Figure 2: A sample of size 30 from our larger penguins dataset.

bind_rows(dplyr::mutate(penguins, data = "population (true parameter)"),
          dplyr::mutate(penguins_sample, data = "sample (parameter estimate)")) %>%
  group_by(data, species) %>%
  tally()%>%
  mutate(propotion = n/sum(n)) %>%
  ggplot(aes(y = data, x = propotion, fill = species, alpha= data))+
  geom_col(show.legend = FALSE)+
  facet_wrap(~species,ncol=1)+
  theme(strip.text = element_text(size = 15),axis.text = element_text(size = 15),axis.title = element_text(size = 15))+
  scale_alpha_manual(values = c(.3,1))+
  scale_x_continuous(limits = c(0,1), breaks = c(0,.5,1), labels = c("0","1/2","1"))
A faceted bar plot comparing the proportions of each penguin species in a sample of size 30 to their actual proportions in the population. Each facet represents one of three species: Adelie, Gentoo, and Chinstrap. For each species, two bars are shown: a lighter-colored bar representing the true proportion in the population and a darker-colored bar showing the proportion in the sample. The x-axis represents the proportion, ranging from 0 to 1, with labels at 0, 1/2, and 1. The y-axis differentiates between population (true parameter) and sample (parameter estimate).

Figure 3: Comparing the proportion of each species in the sample of size 30 (i.e.e the sample estimate) to its actual parameter value in the census (i.e. the true proportion, light colors)

Review of Sampling

Of course, if we already had a well-characterized population, there would be no need to sample—we would just know the actual parameters, and there would be no need to do statistics. But this is rarely feasible or practical, and we’re therefore left with taking samples and doing statistics.

As such, being able to imagine the process of sampling—how we sample and what can go wrong in sampling—is perhaps the most important part of being good at statistics. I recommend walking around and imagining sampling in your free time.

As discussed in the introduction, sampling does not always mean taking a subsample from a larger population. For example, in an experiment, we interfere with a system and observe how this intervention changes an outcome. Or, in the case of flipping a coin, we generate a new outcome that had not yet occurred. Nonetheless, we can use the metaphor of sampling in all of these cases.

(Avoiding) Sampling Bias

A researcher is standing on a stage, pointing to a presentation slide with a graph. The researcher says, *Our research shows that, compared to the overall population, people who agree to participate in scientific studies are significantly less likely to call the police to rescue them from our lab.*

Figure 4: Example of sampling bias from xkcd. Accompanying text: fMRI testing showed that subjects who dont agree to participate are much more likely to escape from the machine mid-scan.

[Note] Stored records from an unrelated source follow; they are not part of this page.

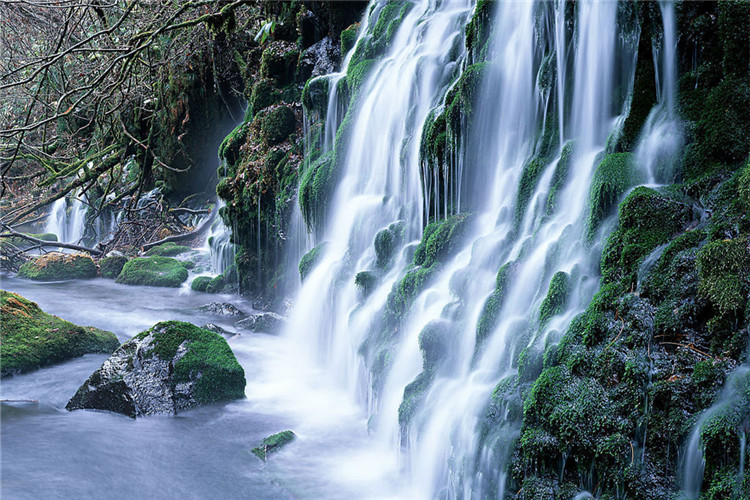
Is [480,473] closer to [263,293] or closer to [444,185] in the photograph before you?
[444,185]

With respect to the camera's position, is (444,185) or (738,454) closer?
(738,454)

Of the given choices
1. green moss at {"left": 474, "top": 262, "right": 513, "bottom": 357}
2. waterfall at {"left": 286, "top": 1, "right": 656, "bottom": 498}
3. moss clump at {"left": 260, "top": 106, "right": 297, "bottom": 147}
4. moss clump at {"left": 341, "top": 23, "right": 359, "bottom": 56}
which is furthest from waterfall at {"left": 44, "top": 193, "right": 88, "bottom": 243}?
green moss at {"left": 474, "top": 262, "right": 513, "bottom": 357}

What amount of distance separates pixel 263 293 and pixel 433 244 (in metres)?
5.36

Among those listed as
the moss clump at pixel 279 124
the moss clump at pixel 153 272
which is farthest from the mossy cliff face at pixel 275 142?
the moss clump at pixel 153 272

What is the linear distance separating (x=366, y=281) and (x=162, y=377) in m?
2.53

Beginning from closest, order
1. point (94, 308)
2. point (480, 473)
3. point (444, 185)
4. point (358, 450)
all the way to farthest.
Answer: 1. point (480, 473)
2. point (358, 450)
3. point (444, 185)
4. point (94, 308)

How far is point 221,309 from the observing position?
34.0ft

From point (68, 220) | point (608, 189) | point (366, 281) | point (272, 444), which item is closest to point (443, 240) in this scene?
point (366, 281)

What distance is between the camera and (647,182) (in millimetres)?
4625

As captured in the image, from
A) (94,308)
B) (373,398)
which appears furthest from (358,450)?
(94,308)

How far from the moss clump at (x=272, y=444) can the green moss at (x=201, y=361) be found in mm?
1073

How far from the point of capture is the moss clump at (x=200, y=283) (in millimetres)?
12545

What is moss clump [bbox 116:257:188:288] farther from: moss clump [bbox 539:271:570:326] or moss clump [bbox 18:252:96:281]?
moss clump [bbox 539:271:570:326]

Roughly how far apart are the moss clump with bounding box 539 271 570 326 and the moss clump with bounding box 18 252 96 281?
1260 centimetres
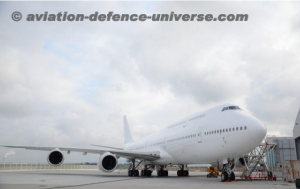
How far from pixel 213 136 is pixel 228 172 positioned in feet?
6.71

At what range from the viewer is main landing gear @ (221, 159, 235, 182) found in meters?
13.8

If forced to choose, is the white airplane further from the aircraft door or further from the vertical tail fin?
the vertical tail fin

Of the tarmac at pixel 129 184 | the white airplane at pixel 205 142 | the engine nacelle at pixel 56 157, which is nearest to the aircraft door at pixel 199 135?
the white airplane at pixel 205 142

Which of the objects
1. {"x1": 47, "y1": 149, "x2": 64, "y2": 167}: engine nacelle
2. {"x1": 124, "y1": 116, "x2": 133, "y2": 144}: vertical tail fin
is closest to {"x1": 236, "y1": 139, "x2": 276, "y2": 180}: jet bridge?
{"x1": 47, "y1": 149, "x2": 64, "y2": 167}: engine nacelle

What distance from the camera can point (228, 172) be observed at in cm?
1393

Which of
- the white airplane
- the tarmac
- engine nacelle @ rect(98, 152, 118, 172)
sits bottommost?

Say we were interested in knowing whether Chinstrap penguins in our dataset have shorter or longer bills than the other penguin species. We could take our 30 individuals from the randomly generated sample above and estimate bill lengths for all three species. If all species’ estimates are unbiased, and individuals are sampled independently, we only have to deal with sampling error, which is discussed below. But if we cannot randomly collect penguins, then we have to deal with bias and non-independence in our sampling.

But it’s often even worse—we don’t have a list of possible subjects to pick from at random. So, what do we do? Say we want a good poll for the presidential election to predict the outcome. Should we build an online survey? Try calling people? Go to the campus cafeteria? Each of these methods could introduce some deviation between the true population parameters and the sample estimate. This deviation is called sampling bias, and it can undermine all the statistical techniques we use to account for sampling error. This is why polling can be so difficult.

Let’s think about this in terms of our dataset. To be more specific, our dataset covers three islands. If we only sampled from Dream Island, we would estimate that 68 of 124 penguins (i.e., 55%) are Chinstrap penguins.

penguins %>% 
  dplyr::filter(island == "Dream",.preserve = )%>%
  group_by(species) %>% 
  tally()%>%
  complete(species, fill = list(n = 0)) 
# A tibble: 3 × 2
  species       n
  <fct>     <int>
1 Adelie       56
2 Chinstrap    68
3 Gentoo        0

When designing a study, do everything you can to eliminate sampling bias. When conducting your own analysis or evaluating someone else’s, always consider how sampling bias could lead to misleading conclusions.

Image of a book page, thes first page of Chapter 6 of Calling Bullshit titled *Selection Bias*

This is a good time to remember the other assignment and read pages 104-112 and 126-133 of Calling Bullshit (Bergstrom and West 2020).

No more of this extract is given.